# Marvel or DC



## Shipwreck (Jan 26, 2006)

Ok, X-men comes out this month, and Superman this summer. Spiderman als comes out this summer.

So, which is better - Marvel comics or DC    

I grew up on Marvel, and I hated DC. Never really cared for Spiderman or Superman. Loved X-Men, Spiderman and the Avengers.

Now, the Spiderman comic is better than the movies...


----------



## Guest (May 13, 2006)

Shipwreck said:


> Ok, X-men comes out this month, and Superman this summer. Spiderman als comes out this summer.
> 
> So, which is better - Marvel comics or DC
> 
> ...


Both... 

I read from both growing up... I can't wait for the new Superman to come out.

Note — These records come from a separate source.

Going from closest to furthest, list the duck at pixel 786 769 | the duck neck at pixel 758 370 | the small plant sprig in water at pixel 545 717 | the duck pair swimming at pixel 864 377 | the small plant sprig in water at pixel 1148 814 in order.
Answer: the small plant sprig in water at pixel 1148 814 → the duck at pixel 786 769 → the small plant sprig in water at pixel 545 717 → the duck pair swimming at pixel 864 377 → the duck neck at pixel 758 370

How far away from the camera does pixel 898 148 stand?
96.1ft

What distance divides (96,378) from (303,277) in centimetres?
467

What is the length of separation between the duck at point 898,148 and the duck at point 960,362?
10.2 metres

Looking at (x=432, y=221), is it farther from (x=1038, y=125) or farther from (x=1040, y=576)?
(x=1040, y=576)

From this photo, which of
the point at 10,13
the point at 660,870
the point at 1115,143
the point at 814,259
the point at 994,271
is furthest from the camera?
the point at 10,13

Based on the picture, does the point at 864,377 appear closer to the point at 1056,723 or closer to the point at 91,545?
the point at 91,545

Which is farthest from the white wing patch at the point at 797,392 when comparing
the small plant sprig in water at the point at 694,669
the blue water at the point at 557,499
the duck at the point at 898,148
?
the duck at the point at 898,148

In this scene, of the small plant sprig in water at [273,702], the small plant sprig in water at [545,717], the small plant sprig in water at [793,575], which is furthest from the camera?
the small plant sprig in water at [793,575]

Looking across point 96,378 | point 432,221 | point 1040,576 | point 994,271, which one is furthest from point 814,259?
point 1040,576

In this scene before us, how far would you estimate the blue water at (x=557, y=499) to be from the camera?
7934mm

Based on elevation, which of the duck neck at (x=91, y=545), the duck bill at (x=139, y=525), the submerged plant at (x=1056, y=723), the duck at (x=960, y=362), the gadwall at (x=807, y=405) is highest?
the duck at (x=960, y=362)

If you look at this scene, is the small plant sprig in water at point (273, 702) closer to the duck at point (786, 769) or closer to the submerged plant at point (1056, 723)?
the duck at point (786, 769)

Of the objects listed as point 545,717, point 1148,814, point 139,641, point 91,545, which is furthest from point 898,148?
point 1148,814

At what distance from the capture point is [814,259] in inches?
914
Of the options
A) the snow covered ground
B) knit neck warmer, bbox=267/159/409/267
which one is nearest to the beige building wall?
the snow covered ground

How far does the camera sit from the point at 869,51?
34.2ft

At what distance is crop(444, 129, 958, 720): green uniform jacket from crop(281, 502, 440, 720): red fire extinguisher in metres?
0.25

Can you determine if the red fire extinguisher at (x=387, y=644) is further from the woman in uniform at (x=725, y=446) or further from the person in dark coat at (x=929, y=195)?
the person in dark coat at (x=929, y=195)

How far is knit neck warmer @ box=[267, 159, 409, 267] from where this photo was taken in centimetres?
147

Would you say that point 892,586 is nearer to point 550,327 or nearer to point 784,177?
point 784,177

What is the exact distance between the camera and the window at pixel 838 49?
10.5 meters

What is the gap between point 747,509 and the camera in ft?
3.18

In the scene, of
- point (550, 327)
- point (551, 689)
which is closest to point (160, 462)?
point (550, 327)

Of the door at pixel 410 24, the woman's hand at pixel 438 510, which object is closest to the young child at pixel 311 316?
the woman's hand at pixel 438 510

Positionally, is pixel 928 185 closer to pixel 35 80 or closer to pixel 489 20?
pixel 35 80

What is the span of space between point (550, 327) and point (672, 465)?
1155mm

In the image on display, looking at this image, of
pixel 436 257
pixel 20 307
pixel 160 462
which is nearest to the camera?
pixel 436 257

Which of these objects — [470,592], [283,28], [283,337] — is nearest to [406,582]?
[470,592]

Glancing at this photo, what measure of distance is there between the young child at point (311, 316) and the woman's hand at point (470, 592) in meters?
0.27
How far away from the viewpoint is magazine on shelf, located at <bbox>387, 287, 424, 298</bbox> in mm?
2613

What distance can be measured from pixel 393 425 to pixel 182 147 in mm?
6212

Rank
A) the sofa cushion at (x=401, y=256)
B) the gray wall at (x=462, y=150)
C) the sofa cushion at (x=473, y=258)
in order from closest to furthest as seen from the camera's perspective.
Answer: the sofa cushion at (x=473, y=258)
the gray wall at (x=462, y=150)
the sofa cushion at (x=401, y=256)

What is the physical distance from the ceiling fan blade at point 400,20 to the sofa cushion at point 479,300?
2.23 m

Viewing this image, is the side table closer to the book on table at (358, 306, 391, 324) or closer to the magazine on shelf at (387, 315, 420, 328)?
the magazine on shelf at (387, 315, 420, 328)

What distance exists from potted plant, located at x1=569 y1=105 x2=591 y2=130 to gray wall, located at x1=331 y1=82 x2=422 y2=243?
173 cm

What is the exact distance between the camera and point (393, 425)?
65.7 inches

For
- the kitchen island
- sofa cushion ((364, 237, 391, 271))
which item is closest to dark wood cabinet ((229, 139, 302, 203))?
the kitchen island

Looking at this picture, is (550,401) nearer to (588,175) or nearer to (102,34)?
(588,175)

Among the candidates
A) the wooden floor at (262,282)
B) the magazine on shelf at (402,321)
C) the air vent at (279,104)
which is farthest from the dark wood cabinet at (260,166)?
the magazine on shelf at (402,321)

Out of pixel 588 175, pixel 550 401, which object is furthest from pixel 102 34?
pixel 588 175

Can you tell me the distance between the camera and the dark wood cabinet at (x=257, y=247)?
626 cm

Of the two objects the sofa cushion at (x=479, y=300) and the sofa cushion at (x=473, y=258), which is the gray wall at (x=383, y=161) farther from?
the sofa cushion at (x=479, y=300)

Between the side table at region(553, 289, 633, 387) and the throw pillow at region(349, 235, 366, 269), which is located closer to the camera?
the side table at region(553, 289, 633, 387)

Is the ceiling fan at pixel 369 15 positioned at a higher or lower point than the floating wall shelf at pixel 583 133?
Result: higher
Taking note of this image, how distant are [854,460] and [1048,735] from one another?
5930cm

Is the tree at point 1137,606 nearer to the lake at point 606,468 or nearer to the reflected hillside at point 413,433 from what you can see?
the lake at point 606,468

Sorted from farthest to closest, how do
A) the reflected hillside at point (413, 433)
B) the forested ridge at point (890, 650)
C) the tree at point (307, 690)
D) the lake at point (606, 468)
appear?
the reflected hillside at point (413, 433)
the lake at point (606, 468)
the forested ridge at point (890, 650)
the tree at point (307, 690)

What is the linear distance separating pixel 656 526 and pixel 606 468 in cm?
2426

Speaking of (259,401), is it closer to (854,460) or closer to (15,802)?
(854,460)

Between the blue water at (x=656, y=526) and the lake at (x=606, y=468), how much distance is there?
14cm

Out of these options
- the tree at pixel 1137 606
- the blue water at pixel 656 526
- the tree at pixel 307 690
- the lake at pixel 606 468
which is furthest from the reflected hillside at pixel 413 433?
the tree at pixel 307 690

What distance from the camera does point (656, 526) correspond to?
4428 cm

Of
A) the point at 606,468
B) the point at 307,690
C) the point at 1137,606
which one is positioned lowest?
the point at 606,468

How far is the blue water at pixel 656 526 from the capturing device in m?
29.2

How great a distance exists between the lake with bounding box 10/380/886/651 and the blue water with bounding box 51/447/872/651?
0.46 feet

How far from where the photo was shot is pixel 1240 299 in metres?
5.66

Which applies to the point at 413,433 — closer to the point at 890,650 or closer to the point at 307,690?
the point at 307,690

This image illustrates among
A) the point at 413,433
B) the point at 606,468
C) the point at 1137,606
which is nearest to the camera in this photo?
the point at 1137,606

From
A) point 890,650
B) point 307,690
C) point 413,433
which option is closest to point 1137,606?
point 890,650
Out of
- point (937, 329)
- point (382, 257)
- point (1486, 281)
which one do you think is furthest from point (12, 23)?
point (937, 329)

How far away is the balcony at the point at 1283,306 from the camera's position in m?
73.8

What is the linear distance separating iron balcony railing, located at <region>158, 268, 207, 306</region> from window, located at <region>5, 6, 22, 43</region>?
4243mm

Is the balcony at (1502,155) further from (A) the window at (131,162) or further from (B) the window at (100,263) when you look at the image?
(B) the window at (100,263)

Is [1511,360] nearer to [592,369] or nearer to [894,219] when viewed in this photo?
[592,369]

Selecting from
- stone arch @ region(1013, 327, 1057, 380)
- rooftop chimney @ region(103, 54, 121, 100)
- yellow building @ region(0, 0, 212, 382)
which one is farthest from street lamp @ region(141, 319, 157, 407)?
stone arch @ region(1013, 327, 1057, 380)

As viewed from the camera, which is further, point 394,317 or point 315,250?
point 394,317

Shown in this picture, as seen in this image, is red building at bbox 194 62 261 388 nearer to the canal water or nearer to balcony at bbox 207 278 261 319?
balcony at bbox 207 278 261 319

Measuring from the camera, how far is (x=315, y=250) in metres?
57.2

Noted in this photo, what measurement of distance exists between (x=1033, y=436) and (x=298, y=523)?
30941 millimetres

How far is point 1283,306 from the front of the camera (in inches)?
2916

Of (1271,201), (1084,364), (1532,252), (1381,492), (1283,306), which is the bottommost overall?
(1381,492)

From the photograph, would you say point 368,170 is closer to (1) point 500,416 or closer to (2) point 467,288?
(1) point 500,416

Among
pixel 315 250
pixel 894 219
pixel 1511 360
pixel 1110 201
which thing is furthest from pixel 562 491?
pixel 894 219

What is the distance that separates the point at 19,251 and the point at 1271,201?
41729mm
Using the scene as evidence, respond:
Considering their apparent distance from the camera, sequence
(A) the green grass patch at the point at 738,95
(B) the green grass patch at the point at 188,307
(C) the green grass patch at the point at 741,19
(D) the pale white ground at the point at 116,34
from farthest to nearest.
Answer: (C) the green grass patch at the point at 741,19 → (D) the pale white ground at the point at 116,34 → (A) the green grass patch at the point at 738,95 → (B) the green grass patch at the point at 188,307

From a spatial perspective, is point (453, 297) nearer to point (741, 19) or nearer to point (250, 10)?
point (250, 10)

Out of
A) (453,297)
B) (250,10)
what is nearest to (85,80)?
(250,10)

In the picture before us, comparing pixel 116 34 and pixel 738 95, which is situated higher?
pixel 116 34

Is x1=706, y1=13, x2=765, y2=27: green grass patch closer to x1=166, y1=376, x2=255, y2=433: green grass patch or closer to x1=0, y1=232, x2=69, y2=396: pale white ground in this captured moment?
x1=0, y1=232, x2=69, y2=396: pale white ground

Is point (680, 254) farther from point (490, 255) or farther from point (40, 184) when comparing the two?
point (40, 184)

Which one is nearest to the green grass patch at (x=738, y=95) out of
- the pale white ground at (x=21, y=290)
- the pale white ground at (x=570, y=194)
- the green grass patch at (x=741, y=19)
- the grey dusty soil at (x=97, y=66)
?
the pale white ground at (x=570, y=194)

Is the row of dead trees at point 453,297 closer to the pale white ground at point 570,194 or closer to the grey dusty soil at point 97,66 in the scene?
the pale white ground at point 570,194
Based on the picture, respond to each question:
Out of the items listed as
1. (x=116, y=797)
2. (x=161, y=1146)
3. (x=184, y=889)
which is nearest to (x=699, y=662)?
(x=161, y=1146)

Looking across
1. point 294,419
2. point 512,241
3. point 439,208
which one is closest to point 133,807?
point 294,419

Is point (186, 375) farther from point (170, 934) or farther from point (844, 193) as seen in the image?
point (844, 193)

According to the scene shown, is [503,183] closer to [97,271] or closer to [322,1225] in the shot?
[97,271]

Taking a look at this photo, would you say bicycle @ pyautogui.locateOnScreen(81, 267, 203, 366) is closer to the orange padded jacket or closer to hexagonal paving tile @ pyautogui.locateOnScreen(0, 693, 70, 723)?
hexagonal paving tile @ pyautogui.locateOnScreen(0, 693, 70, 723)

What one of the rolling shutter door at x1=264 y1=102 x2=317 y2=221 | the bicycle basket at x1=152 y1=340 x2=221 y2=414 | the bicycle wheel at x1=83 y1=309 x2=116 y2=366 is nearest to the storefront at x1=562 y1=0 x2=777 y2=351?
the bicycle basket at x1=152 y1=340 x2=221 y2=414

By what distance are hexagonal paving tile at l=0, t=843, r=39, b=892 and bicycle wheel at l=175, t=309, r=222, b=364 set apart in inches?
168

http://raincloud.warnerbros.com/wbmovies/supermanreturns/teaser/teaser_300.asx


----------



## viper31373 (May 11, 2006)

x-men all the way. i had some where around a thousand books at one point, nearly all marvel. still have original #1 night stalkers (along with #s 2,4,5&6) and had a 1964 #4 x-men, which was one of my highest prize. i have nearly all the marvel movies on dvd or vhs, and actually wacth them quite often. now there are a few exceptions to the rule though, from dc, i always collected batman. i can't remember who did the tarzan line but i had a ton of those too. as well as a lesser known line called "the warlord". the warlord was about a soldier who was transported to a barbarian sword and sorcery type world, where he fought for survival with his trusty .357 magnum. i must remark that although i love the blade movies, they really scr#wed the night stalkers up. king is still a vampire in the books, and frank drake is a member of the stalkers, as he is the great grandson of dracula and not dracula himself. all in all i am very impressed with the most of the adaptions though. i haven't seen electra yet and of course i am chomping at the bit to go see X3 next week.

danny


----------



## L8models (May 5, 2006)

When I was younger, I collected comics. I have some Punisher, Xmen, different ones from the late 80's. I would be interested in seeing if they had any value.


----------



## Shipwreck (Jan 26, 2006)

LasT year, I sold a lot of old comics on Ebay. I made out pretty well. Comic price guides don't necessarily mean anything because U have to find a buyer for that price. But, look up some of your comics on Ebay and see what they are going for. I split up mine into batches. Some batches went for $90 or more. Guess there was an issue or two that someoen wanted 

U can also mail out the comics to the buyer Media Rate - a very cheap postal rate. U can still insure it to.


----------